Freeman said she, like her daughter, is scared to introduce herself by her name, something that was once a point of pride. On the night of the election, Freeman wore a T-shirt that proclaimed that she was "Lady Ruby," a nickname she'd been proud to carry in her community and a nod to her small fashion business, LaRuby's Unique Treasures. Screenshots of a newscast showing Freeman in her purple shirt while counting ballots circulated on social media, drawing commentary from right-wing media figures.

"I haven't worn it since, and I will never wear it again," Freeman said.

Now, she gets nervous when someone she knows says her name aloud in public or when she has to provide her name to order food.

"I'm always concerned of who’s around me," Freeman said. "I’ve lost my name, I've lost my reputation, and I've lost my sense of security all because a group of people, starting with number 45 and his ally Rudy Giuliani, decided to scapegoat me and my daughter Shaye to push their own lies about how the presidential election was stolen."

"I've lost my name, and I've lost my reputation. I've lost my sense of security — all because a group of people... scapegoat[ed] me and my daughter, Shaye, to push their own lies about how the Presidential election was stolen." - Ruby Freeman, former Georgia election worker

Twitter: @January6thCmte

Moss also testified that after the election, she received a call from her grandmother "screaming at the top of her lungs" after people showed up at her home looking for Moss and Freeman.
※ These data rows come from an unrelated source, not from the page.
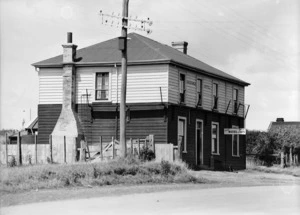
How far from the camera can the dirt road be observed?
14.9m

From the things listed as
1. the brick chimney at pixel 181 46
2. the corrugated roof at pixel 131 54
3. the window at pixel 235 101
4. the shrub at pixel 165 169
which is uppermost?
the brick chimney at pixel 181 46

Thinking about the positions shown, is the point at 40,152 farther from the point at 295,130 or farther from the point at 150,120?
the point at 295,130

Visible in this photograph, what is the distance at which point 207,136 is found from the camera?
1731 inches

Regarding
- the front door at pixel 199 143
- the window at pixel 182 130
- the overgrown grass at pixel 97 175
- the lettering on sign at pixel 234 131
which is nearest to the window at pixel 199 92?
the front door at pixel 199 143

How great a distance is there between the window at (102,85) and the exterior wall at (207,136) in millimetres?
4162

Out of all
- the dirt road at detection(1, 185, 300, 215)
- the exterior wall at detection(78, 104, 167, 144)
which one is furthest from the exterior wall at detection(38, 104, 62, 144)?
the dirt road at detection(1, 185, 300, 215)

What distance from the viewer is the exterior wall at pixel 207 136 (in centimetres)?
3997

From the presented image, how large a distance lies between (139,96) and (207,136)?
6.57 m

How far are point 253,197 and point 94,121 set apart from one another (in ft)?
73.2

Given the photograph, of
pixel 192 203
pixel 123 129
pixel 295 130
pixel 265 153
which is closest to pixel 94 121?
pixel 123 129

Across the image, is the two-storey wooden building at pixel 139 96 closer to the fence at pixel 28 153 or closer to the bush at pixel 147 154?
the fence at pixel 28 153

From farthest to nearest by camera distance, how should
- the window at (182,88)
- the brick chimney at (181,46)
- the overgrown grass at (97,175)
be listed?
the brick chimney at (181,46), the window at (182,88), the overgrown grass at (97,175)

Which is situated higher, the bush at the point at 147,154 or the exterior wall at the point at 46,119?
the exterior wall at the point at 46,119

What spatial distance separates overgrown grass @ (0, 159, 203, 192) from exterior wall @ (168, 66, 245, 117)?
38.3 ft
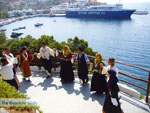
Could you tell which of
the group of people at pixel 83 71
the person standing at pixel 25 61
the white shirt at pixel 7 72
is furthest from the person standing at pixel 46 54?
the white shirt at pixel 7 72

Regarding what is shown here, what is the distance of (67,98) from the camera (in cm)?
450

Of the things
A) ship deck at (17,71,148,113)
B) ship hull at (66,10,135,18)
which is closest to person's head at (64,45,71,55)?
ship deck at (17,71,148,113)

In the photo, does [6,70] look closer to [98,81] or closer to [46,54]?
[46,54]

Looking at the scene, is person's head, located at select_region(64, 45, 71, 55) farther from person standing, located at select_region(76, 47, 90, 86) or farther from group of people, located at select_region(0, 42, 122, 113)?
person standing, located at select_region(76, 47, 90, 86)

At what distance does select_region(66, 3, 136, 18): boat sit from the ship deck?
246ft

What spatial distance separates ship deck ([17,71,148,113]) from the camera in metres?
3.98

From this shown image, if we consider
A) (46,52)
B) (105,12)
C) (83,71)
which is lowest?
(83,71)

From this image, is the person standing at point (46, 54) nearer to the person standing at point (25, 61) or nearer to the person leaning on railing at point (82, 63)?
the person standing at point (25, 61)

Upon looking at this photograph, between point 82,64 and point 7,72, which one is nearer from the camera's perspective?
point 7,72

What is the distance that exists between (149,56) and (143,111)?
27469mm

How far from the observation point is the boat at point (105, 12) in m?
74.2

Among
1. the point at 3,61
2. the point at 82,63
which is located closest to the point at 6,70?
the point at 3,61

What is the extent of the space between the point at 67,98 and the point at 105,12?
79.8 metres

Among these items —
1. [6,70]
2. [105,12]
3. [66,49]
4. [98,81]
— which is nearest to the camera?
[6,70]
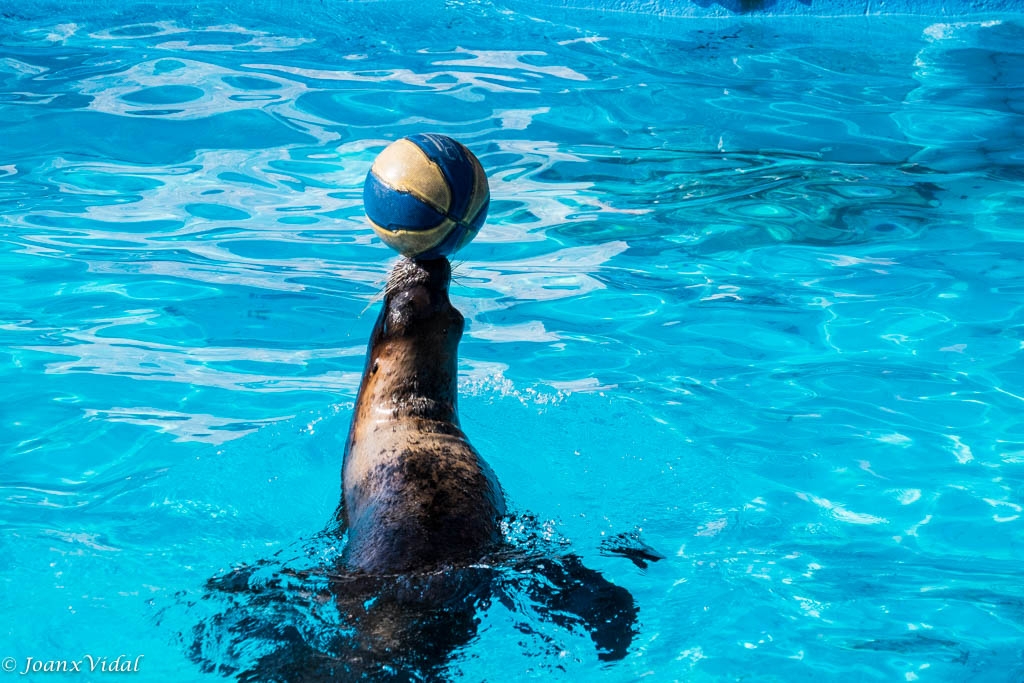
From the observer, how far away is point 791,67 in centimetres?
1120

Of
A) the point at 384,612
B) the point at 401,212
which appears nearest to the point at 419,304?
the point at 401,212

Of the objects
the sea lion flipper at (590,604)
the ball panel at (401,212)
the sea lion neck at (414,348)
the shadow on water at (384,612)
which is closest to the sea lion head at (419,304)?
the sea lion neck at (414,348)

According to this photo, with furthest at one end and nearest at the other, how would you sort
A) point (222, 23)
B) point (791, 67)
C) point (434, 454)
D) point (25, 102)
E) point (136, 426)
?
1. point (222, 23)
2. point (791, 67)
3. point (25, 102)
4. point (136, 426)
5. point (434, 454)

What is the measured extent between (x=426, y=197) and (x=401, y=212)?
0.10m

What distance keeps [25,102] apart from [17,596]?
675cm

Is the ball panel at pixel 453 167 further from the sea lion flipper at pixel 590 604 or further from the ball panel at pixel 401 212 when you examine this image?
the sea lion flipper at pixel 590 604

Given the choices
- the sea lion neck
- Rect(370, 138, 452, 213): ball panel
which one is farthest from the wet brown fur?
Rect(370, 138, 452, 213): ball panel

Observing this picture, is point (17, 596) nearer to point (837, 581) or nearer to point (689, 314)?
point (837, 581)

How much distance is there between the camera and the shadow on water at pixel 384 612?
3.02 metres

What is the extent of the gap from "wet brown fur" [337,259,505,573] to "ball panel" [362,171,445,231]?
0.59ft

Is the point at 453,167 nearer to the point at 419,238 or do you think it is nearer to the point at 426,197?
the point at 426,197

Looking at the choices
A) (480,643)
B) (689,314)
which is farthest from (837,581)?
(689,314)

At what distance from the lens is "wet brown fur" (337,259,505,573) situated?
3188mm

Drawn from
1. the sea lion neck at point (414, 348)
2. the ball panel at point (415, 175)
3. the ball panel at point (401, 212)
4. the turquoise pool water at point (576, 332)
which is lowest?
the turquoise pool water at point (576, 332)
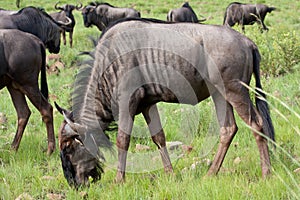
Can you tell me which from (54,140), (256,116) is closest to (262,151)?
(256,116)

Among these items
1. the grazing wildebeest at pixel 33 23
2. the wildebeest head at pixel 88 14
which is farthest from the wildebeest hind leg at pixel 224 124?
the wildebeest head at pixel 88 14

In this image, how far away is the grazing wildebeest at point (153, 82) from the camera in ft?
13.1

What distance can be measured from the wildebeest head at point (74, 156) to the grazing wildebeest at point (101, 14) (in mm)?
13814

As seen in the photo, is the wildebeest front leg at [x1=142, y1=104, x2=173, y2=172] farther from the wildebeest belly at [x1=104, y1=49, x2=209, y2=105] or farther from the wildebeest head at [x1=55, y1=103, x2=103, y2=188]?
the wildebeest head at [x1=55, y1=103, x2=103, y2=188]

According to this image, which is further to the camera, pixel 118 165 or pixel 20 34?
pixel 20 34

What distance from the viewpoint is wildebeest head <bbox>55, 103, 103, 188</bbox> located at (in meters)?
3.95

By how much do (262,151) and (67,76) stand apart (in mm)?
6196

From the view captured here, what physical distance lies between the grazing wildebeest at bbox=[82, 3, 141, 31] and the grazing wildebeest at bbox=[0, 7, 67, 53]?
7.94 metres

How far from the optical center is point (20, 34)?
533cm

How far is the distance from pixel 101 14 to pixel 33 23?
9164 mm

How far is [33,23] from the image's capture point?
29.5 feet

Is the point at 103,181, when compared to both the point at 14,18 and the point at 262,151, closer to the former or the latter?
the point at 262,151

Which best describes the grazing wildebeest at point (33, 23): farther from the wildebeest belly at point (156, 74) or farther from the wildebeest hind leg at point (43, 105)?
the wildebeest belly at point (156, 74)

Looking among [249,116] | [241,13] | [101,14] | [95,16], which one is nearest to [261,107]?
[249,116]
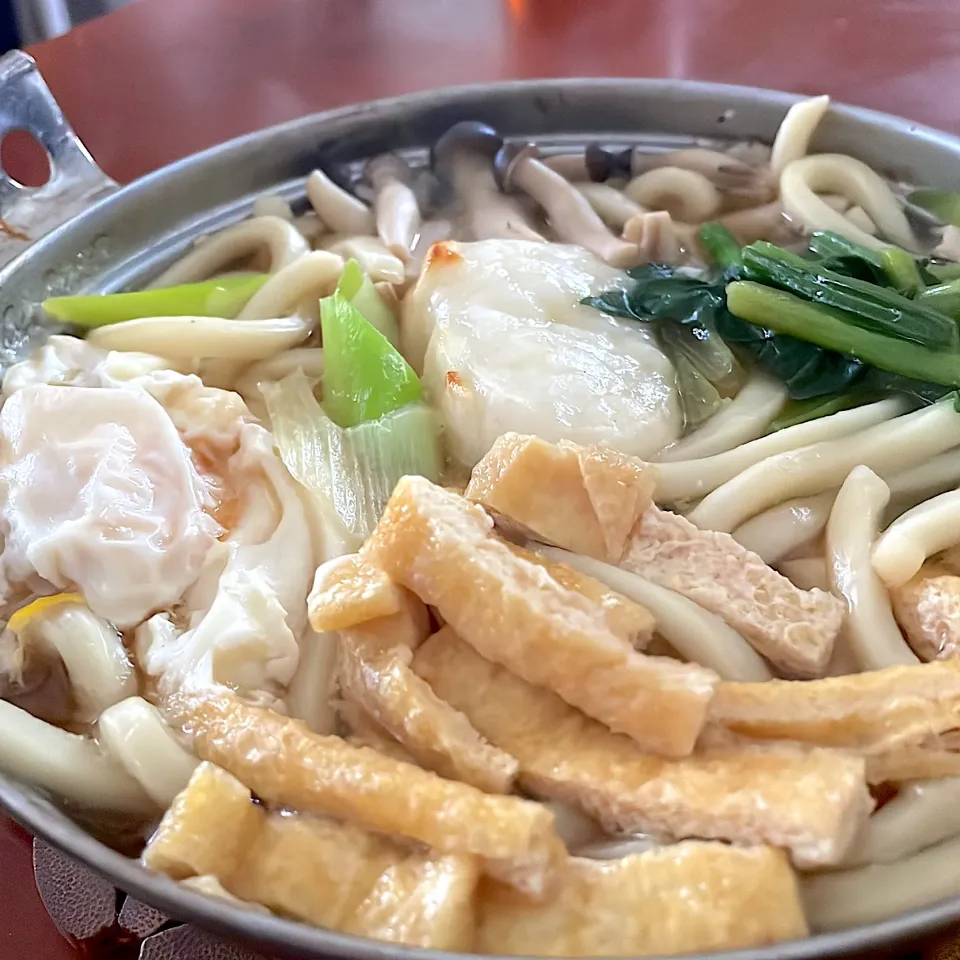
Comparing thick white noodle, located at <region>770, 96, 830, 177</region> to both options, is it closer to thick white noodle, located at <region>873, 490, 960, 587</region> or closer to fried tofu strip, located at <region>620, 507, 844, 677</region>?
thick white noodle, located at <region>873, 490, 960, 587</region>

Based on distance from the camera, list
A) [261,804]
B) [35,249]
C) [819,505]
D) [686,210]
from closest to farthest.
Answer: [261,804] < [819,505] < [35,249] < [686,210]

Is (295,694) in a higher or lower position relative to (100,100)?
lower

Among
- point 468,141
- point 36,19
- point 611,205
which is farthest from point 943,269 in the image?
point 36,19

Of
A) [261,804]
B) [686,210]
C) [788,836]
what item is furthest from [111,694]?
[686,210]

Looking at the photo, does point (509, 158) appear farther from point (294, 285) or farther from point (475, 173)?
point (294, 285)

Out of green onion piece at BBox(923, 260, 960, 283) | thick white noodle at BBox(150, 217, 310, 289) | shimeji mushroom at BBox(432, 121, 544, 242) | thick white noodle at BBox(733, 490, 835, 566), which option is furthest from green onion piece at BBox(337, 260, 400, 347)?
green onion piece at BBox(923, 260, 960, 283)

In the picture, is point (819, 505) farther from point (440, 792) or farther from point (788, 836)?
point (440, 792)

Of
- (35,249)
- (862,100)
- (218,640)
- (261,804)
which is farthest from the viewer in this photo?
(862,100)
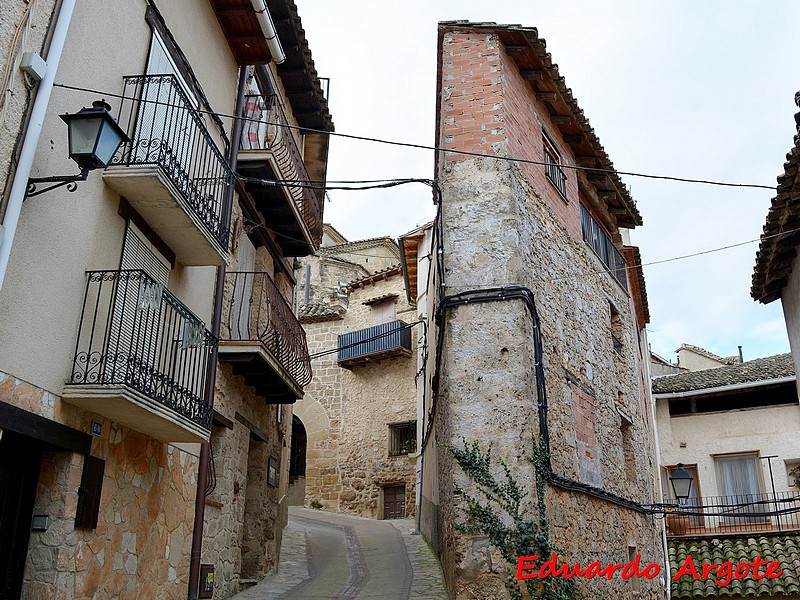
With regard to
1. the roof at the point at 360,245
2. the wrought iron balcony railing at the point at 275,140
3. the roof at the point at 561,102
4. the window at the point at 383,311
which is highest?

It had been her grandmother who had instilled in her the importance of exercising her right to vote — something that previous generations of her family had been denied as Black Americans.

The attacks by Trump and threats toward her family made Moss feel "horrible" for deciding to be an elections worker, she testified.

"I could have done anything else, but that's what I decided to do and now people are lying and spreading rumors and lies and attacking my mom," Moss said. "I felt so bad. I just felt bad for my mom, and I felt horrible for picking this job and being the one that always wants to help and always there and never missing not one election. I just felt like it was my fault for putting my family in this situation."

To close out the hearing, Schiff urged viewers not to take US democracy for granted, adding that Trump's attempts to overturn the election and the deadly attack on the Capitol showed just how fragile it is.

"If the most powerful person in the world can bring the full weight of the presidency down on an ordinary citizen, who is merely doing her job, with a lie as big and heavy as a mountain, who among us is safe?" Schiff said. "None of us is. None of us."